Find the line below with "Jaida Satin Tie Back Evening Dress in Green" and the line with "Recode Face Wash". Output them and the lines between, exactly, but not the pictures.

> [EXERCISE INPUT]:
-=-=-
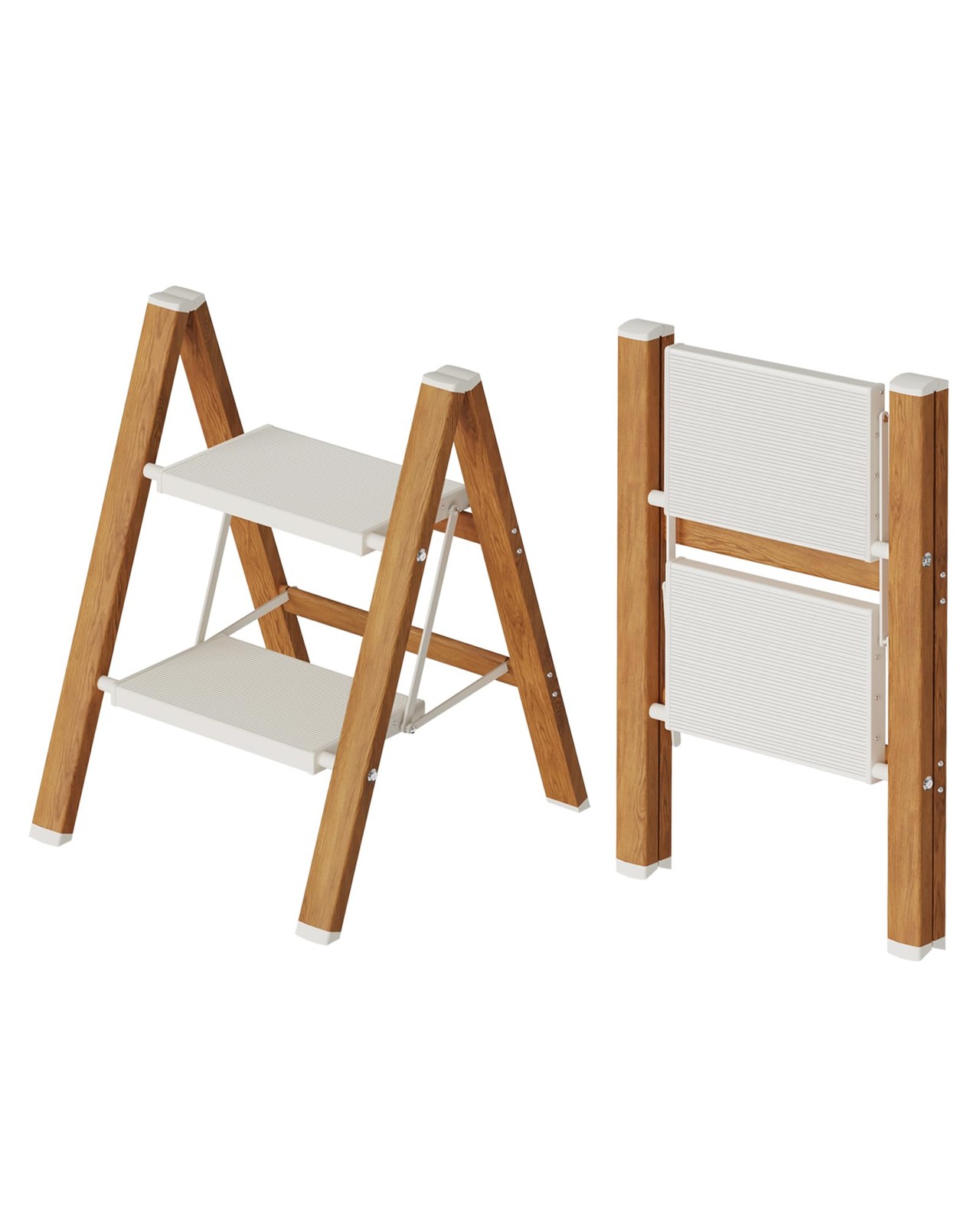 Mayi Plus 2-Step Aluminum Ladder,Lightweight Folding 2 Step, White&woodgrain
-=-=-
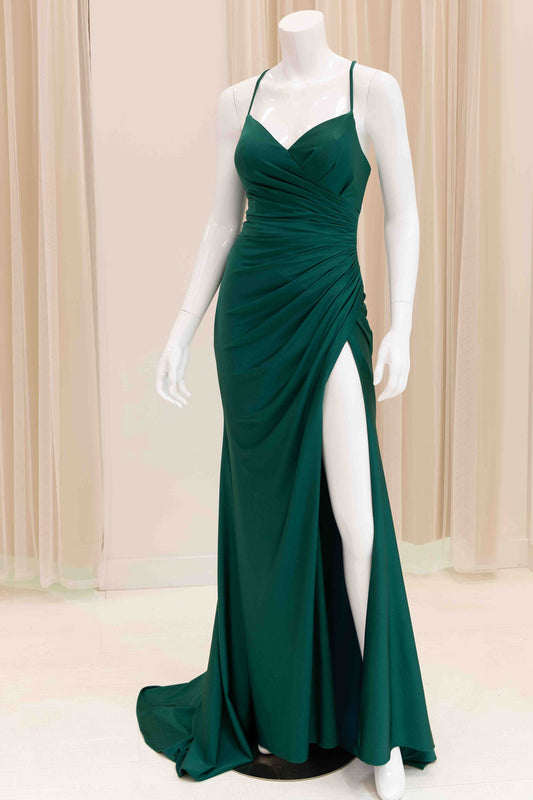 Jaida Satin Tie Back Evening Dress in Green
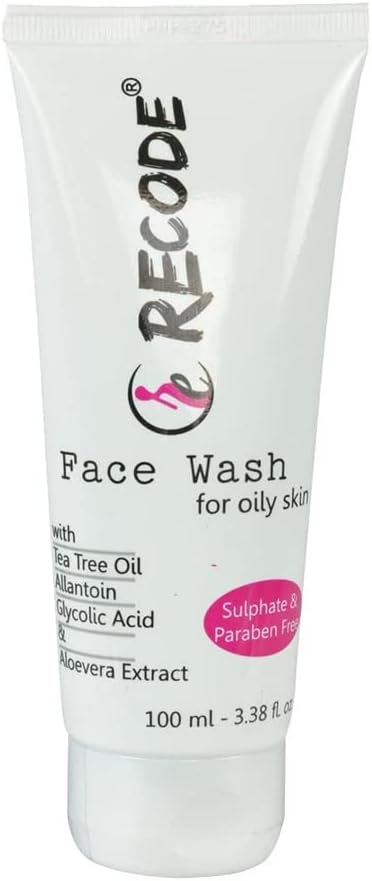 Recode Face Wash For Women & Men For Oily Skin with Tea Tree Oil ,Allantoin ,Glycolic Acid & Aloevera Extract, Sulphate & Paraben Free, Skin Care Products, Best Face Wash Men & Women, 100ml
-=-=-
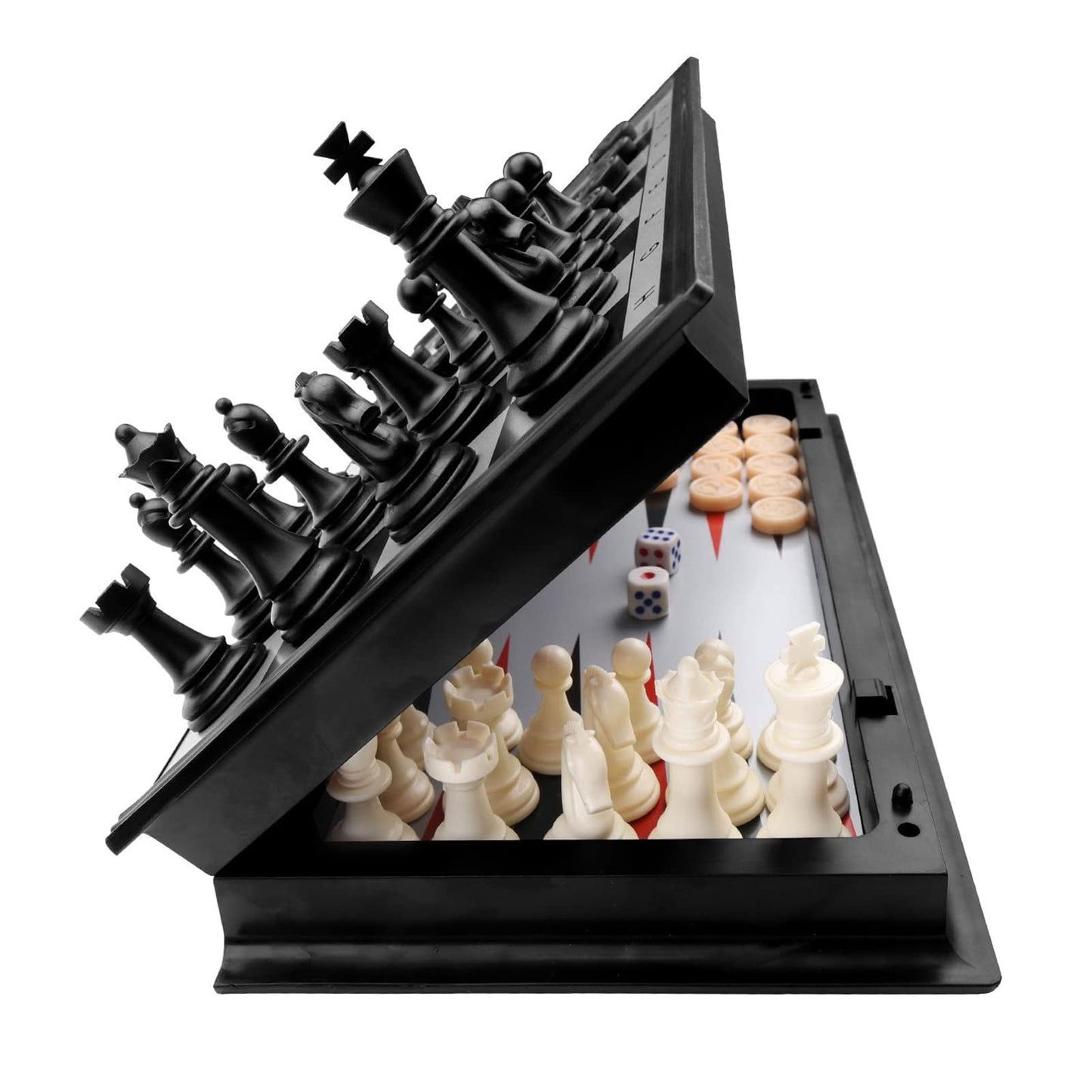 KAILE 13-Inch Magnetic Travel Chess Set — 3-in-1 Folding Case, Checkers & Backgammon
-=-=-
> [SOLUTION TO THE EXERCISE]:
 Jaida Satin Tie Back Evening Dress in Green
 Recode Face Wash For Women & Men For Oily Skin with Tea Tree Oil ,Allantoin ,Glycolic Acid & Aloevera Extract, Sulphate & Paraben Free, Skin Care Products, Best Face Wash Men & Women, 100ml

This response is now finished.